Ce mardi 21 avril 2026, France Travail a dévoilé son enquête annuelle sur les besoins de main-d’œuvre pour l’année à venir. Bien que le nombre de projets de recrutement connaisse une baisse, certains secteurs affichent des besoins considérables.
EN BREF
- 2,3 millions de projets de recrutement prévus pour 2026, en baisse de 6,5 % par rapport à 2025.
- Les secteurs de la santé, de l’hôtellerie-restauration et du BTP parmi les plus en tension.
- 80 % des recrutements se concentrent sur 11 filières jugées prioritaires par France Travail.
Avec 2,3 millions d’intentions de recrutement pour l’année 2026, les entreprises prévoient un ralentissement significatif, bien que moins marqué que les années précédentes. En effet, ce chiffre représente une diminution de 6,5 % par rapport à 2025. Toutefois, certains secteurs demeurent en forte demande, ce qui soulève des préoccupations quant aux difficultés de recrutement.
Les secteurs en forte demande
Le secteur de la santé, du social et des services à la personne se positionne en tête avec 322 000 projets de recrutement. Plus de la moitié de ces postes sont jugés difficiles à pourvoir par les employeurs, en raison des besoins structurels liés au vieillissement de la population et à l’augmentation des besoins en soins. Pour répondre à cette demande, il sera nécessaire de pourvoir 500 000 postes d’ici 2030.
Les métiers les plus recherchés incluent les infirmiers, auxiliaires de vie et aides-soignants, illustrant l’urgence de répondre à ces besoins croissants.
L’hôtellerie-restauration et le commerce
Le secteur de l’hôtellerie-restauration, quant à lui, prévoit 319 000 projets de recrutement en 2026. Ce secteur est particulièrement dynamique avec l’arrivée de la saison estivale. Les professions telles que cuisiniers, serveurs et professionnels de l’accueil sont très demandées. Cependant, il est important de noter qu’une partie de ces emplois peut être saisonnière.
Le commerce, quant à lui, connaît également une forte croissance, avec 264 000 projets de recrutement, affichant un taux de difficulté à recruter de 36 %. La dynamique est portée par le commerce de proximité, le e-commerce et la grande distribution, qui offrent des opportunités variées pour de nombreux profils.
Les défis du secteur industriel
Le secteur industriel, qui inclut la métallurgie, l’aéronautique et l’agro-alimentaire, est également crucial pour l’économie nationale. En 2026, 211 000 recrutements sont prévus, mais près de la moitié de ces projets sont considérés comme difficiles à pourvoir. À l’horizon 2035, il sera nécessaire de combler 200 000 postes par an, en raison des départs à la retraite et de la modernisation rapide du secteur.
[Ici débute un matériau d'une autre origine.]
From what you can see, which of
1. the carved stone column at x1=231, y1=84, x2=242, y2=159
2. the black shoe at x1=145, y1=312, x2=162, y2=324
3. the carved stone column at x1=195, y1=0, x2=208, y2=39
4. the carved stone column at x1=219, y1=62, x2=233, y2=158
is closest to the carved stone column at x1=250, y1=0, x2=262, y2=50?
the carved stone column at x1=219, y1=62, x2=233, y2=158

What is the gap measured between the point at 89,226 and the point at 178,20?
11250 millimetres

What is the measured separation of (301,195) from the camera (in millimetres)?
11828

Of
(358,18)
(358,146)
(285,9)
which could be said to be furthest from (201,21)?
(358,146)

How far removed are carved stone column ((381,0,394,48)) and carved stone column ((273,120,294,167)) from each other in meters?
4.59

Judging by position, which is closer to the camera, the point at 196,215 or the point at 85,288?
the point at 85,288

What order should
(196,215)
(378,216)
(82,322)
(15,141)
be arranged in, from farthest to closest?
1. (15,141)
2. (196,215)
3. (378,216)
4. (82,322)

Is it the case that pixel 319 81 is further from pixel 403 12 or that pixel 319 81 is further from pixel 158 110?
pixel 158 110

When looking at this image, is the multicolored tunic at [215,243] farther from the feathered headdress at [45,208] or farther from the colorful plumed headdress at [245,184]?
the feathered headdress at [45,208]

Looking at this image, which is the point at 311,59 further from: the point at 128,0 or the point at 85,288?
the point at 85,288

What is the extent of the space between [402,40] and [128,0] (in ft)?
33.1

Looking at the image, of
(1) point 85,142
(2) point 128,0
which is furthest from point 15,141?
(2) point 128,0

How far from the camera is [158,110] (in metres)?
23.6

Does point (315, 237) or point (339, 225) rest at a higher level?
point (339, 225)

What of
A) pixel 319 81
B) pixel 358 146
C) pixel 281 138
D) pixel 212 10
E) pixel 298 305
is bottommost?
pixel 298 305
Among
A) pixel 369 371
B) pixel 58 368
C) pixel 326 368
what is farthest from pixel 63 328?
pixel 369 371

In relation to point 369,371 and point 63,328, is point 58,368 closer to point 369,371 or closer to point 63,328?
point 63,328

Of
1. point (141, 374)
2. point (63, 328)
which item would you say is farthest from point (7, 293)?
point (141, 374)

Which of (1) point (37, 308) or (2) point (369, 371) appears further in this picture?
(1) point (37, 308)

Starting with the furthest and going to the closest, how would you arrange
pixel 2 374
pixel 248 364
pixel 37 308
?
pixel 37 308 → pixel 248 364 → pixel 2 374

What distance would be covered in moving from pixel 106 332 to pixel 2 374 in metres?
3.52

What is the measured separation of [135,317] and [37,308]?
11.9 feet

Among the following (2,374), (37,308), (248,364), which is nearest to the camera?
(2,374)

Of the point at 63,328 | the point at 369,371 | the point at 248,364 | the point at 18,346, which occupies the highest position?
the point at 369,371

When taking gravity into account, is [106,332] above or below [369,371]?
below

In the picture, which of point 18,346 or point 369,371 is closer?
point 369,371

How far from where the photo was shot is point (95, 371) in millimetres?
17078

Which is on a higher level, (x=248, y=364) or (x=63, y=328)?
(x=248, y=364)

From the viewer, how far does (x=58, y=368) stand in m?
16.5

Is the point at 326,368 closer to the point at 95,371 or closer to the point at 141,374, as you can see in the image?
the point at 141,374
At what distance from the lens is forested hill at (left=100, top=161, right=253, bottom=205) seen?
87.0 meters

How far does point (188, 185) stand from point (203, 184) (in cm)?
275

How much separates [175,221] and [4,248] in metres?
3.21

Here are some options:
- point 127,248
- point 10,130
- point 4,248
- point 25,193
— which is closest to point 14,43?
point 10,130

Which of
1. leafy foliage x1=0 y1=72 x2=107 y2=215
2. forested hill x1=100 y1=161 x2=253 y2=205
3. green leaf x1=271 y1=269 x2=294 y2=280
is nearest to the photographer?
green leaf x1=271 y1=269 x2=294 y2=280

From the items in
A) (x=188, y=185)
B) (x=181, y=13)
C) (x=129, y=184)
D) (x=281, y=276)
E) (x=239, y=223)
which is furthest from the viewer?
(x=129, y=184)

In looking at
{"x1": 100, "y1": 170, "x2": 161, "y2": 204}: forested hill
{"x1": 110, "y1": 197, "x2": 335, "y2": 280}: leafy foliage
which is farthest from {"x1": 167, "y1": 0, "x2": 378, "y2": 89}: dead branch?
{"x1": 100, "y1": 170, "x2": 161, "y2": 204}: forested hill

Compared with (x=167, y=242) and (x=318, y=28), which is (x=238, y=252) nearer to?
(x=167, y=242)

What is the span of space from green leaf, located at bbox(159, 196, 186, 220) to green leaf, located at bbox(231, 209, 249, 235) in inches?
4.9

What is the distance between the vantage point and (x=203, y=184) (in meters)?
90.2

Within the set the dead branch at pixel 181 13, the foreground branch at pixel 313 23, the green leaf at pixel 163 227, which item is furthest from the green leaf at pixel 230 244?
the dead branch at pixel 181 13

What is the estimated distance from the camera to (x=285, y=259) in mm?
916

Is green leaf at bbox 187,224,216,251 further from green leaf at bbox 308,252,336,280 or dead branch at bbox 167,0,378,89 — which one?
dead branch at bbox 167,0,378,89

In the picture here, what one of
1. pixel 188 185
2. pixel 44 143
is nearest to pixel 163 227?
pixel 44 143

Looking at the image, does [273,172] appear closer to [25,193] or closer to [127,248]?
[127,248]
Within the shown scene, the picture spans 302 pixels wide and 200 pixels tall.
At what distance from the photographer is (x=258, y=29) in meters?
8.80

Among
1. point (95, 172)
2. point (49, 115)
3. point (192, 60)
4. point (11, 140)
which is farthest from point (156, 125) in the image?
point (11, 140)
Les ouvriers agricoles, techniciens et professionnels de l’agronomie sont particulièrement recherchés, surtout dans un milieu agricole qui prévoit 193 000 recrutements dans les années à venir.
Les secteurs prioritaires identifiés par France Travail
Les secteurs en tension identifiés par France Travail comprennent la santé, le BTP, l’hôtellerie-restauration, le commerce-distribution, le transport-logistique, l’agriculture, l’industrie, l’emploi public, le numérique, le nucléaire et les énergies renouvelables. Le BTP, par exemple, fait face à un taux de difficulté record de 65 % pour ses 140 000 projets de recrutement, ce qui met en lumière les besoins structurels liés aux grands projets d’infrastructure et à la rénovation énergétique des bâtiments.
Bien que le secteur numérique ne présente que 84 227 projets de recrutement, son taux de tension est élevé, avec 49,5 % des projets jugés difficiles à pourvoir. Cette situation est le résultat d’une transformation numérique accélérée de l’économie, qui offre de réelles perspectives de reconversion pour des profils issus de formations variées.
À l’aube de cette année 2026, la cartographie des besoins en main-d’œuvre met en lumière des défis et des opportunités pour les futurs demandeurs d’emploi. Les secteurs en tension représentent un axe stratégique pour l’économie française, nécessitant une attention particulière pour répondre à ces enjeux.